The company is “very committed” to its guidance range—which includes revenues of $23.8 billion to $24.5 billion and non-GAAP EPS of $4.90 to $5.30—and “the management team and I will do what it takes to protect it, including additional cost reduction if necessary,” Peterburg said.

The reaffirmation likely reassured shareholders, some of whom got worried when they didn’t hear the range reiterated with last week’s CEO change announcement. “This lack of reiteration caused great concern among some investors,” Wells Fargo analyst David Maris pointed out in a note to clients.

And Teva’s fourth-quarter results “should allow some sigh of relief” among them, too, Barclays analyst Doug Tsao wrote in his own investor note.

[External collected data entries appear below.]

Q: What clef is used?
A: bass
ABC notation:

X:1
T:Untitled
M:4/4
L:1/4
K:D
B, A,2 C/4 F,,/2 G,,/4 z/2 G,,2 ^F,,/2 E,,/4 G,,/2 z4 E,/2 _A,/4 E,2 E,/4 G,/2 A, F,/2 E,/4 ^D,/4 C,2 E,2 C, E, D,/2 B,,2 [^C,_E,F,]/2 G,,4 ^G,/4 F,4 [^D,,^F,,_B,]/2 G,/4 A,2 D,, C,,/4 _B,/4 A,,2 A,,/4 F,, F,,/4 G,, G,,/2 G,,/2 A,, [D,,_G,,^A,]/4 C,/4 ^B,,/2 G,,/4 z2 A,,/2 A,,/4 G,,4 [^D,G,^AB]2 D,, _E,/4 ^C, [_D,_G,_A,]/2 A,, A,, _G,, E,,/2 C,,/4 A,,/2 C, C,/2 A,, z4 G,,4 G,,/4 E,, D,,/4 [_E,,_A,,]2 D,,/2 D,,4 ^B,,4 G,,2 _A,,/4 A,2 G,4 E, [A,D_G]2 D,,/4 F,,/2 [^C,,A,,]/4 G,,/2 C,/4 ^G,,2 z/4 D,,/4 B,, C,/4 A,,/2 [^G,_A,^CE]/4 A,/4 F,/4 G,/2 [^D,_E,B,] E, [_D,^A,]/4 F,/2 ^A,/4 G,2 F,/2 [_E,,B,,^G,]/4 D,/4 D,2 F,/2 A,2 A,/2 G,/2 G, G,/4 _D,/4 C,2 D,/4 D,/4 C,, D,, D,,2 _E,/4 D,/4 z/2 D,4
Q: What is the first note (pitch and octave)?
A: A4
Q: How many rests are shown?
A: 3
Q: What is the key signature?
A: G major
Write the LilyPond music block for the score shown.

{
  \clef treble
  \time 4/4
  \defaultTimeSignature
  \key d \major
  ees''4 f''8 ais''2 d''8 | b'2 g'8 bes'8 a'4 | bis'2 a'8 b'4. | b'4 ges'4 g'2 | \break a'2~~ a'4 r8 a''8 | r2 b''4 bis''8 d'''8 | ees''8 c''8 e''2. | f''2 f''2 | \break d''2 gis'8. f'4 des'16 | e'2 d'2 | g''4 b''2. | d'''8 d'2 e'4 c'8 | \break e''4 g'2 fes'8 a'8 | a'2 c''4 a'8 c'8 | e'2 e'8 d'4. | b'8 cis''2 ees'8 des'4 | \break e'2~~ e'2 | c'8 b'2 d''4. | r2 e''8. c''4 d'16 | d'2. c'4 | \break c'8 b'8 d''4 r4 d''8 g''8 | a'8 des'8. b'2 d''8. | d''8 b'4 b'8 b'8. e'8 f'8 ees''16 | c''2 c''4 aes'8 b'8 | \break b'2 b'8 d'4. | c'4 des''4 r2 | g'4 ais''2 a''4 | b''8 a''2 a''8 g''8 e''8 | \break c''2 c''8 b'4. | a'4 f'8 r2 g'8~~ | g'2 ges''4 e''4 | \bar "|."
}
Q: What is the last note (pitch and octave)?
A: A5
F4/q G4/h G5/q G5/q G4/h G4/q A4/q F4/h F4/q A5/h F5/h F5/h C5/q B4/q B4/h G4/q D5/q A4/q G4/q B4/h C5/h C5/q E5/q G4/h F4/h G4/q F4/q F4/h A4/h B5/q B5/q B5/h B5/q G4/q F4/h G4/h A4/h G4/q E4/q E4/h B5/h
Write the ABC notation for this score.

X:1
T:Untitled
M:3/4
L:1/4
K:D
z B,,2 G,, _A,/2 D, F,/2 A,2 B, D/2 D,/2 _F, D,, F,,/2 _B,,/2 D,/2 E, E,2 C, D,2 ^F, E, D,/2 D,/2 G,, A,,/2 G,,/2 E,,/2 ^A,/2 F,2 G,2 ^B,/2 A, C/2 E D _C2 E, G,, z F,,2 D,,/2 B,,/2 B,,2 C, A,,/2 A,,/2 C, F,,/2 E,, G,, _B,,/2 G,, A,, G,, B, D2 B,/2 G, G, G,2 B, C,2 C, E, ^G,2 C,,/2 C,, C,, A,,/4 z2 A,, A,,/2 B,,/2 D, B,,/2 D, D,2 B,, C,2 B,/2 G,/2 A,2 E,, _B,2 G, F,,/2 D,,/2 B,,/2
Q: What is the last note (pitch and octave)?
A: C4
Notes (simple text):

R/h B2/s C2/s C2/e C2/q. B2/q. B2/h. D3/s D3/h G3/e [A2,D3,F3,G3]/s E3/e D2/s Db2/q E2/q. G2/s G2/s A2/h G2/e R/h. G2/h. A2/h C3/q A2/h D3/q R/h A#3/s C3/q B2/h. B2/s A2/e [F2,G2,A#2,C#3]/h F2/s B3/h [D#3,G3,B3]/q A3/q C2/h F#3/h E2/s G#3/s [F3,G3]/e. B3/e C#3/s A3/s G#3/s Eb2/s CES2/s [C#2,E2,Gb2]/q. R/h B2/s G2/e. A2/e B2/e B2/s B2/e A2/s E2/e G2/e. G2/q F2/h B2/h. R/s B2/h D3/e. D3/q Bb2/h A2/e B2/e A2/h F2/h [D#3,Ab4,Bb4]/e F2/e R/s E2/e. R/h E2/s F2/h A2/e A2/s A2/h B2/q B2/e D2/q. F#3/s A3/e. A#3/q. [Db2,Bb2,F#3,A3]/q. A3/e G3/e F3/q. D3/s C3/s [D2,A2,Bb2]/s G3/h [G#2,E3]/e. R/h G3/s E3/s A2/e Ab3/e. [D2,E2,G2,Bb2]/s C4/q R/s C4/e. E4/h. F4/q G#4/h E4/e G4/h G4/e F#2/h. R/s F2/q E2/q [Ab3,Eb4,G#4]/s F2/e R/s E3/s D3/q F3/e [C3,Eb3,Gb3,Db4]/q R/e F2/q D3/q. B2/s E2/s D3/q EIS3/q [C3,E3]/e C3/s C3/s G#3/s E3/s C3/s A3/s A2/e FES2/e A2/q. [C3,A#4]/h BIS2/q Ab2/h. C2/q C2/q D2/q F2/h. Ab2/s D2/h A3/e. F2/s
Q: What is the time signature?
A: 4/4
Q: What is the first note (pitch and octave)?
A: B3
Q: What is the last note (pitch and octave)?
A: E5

Total revenues of $6.49 billion beat a $6.28 billion consensus estimate, and EPS of $1.38 topped forecasts by 3 cents.

Some analysts, though, were less upbeat, predicting that staying put on the guidance front may have been a mistake. “We think this was a missed opportunity to lower guidance and position the stock for beats and raises throughout the year,” Goldman Sachs’ Rubin wrote. She and her colleagues “still think there remains a risk that guidance will be cut when a new CEO joins the company.”